Apesar da obviedade das observações dos
especialistas, o sol aqui era quadrangular tal como uma amarelinha. Pelo menos foi isso
que todas as janelas me segredaram, e eu nunca questionei os seus olhares.
Afinal, olhares são certezas impassíveis de questionamento.
Na rua apenas parcialmente visível,
era possível vislumbrar um carro
comercial azul petróleo estacionado na calçada. Somente metade do funcionário que
dirigia o furgão era visível, e não era a melhor parte.
Uma mulher corria atordoada em direção a
um prédio sem fundo vestindo um revelador vestido branco por cima de uma
desnecessária calça de moletom dobrada até os joelhos. Realmente era curiosa a
cena que se desvelava ali, pois uma ponta do vestido da jovem havia ficado
presa na boca raivosa de um cachorro que examinava atenciosamente o interior do
furgão e, mesmo assim, a mulher continuava determinada a entrar no edifício,
vestida ou despida, machucada ou livre dos caninos afiados do cachorro.
Uma árvore era permanentemente
entrecortada pela luz do sol, criando intermediários irremediáveis, eternos
companheiros de estadia naquela rua que tudo acatava: a sombra e a luz.
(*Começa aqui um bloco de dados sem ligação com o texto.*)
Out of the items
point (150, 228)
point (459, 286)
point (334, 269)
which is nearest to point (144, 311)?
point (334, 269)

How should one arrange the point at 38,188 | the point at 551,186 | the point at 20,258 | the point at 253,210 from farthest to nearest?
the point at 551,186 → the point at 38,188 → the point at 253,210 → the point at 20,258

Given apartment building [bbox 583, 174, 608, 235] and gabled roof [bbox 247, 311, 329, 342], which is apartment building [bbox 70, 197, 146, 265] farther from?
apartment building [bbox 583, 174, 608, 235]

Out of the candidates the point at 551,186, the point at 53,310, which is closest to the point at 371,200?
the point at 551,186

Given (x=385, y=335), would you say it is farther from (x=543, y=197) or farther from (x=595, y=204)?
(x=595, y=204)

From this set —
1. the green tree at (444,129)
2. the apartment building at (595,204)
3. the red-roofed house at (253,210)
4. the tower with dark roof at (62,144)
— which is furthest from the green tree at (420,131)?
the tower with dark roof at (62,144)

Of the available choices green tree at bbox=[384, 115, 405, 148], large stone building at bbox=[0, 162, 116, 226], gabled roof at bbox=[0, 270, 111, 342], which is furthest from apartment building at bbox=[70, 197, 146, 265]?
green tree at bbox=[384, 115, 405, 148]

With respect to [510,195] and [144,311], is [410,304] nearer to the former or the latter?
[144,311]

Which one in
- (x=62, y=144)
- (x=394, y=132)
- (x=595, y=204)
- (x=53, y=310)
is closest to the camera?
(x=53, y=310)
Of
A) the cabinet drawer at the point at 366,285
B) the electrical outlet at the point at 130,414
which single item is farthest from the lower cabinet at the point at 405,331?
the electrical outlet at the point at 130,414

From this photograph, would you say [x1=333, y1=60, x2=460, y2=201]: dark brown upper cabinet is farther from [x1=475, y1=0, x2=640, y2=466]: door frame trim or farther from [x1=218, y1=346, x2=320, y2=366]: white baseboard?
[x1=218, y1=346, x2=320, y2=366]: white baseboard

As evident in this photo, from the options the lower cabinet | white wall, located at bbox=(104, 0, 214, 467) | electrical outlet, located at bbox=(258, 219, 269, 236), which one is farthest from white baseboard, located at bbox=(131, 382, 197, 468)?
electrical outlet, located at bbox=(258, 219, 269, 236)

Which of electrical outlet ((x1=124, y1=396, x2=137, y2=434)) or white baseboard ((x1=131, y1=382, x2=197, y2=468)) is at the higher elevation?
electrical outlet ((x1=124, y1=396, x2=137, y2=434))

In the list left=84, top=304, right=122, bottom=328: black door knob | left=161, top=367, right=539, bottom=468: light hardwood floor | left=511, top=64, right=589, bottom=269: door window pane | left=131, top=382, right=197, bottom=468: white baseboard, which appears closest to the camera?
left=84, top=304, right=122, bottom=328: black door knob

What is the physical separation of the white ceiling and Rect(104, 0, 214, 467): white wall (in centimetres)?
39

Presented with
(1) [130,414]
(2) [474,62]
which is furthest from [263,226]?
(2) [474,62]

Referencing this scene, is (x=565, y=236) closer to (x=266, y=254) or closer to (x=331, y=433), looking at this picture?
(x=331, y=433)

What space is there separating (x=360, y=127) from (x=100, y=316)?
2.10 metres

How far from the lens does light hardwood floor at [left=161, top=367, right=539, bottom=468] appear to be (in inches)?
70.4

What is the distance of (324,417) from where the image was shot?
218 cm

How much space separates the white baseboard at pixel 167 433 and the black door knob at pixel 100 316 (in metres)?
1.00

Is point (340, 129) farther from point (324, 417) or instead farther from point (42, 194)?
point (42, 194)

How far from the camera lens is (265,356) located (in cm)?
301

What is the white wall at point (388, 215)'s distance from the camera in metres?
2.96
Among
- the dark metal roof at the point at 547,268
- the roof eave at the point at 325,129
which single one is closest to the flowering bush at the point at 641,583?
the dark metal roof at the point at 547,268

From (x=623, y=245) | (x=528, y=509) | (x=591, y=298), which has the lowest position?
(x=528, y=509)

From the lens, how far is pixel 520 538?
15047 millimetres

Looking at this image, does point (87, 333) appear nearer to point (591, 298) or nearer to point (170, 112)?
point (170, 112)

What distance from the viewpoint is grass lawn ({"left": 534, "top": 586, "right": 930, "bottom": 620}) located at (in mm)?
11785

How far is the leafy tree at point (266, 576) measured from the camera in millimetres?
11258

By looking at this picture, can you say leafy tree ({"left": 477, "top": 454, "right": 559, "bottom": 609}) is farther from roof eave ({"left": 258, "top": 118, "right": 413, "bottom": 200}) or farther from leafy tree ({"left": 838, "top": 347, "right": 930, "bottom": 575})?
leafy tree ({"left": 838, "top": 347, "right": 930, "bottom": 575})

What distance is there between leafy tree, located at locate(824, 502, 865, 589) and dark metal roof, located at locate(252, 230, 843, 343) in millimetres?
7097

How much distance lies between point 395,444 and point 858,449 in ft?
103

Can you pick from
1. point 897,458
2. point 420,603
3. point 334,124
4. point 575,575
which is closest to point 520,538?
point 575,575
Uma cabine telefônica tinha sido colocada
de frente para uma parede, que bloqueava a porta com seus tijolos,
impossibilitando a entrada. O telefone público tocava insistentemente, sem obter
resposta para seu incessante chamado. Apesar da segunda cabine telefônica estar
acessível, o telefone estava em manutenção. Surpreendentemente, havia uma
pessoa saindo da cabine demonstrando felicidade, talvez por não ter conseguido fazer
uma ligação indesejada.
Dois minutos depois, uma sacola preta se
materializou na mão esquerda do ex-ocupante da cabine. Após devida observação,
a cabine encostada na parede se provou ser o reflexo do mundo visível. Do mundo
inteligível. Já o mundo sensível, ah, esse mundo estará sempre entre o
guarda-chuva que impedia a porta do prédio de colapsar no meio fio e o furgão
guiado por mentes habitantes do futuro próximo.
Eram simplesmente fatos do
mundo ordinário interpretados por um olhar que via cores vivas no preto e branco,
vida no incêndio e morte na bolha de sabão. Olhar do sol da meia noite sempre
viva.
*Escrito por Fernanda Marques Granato.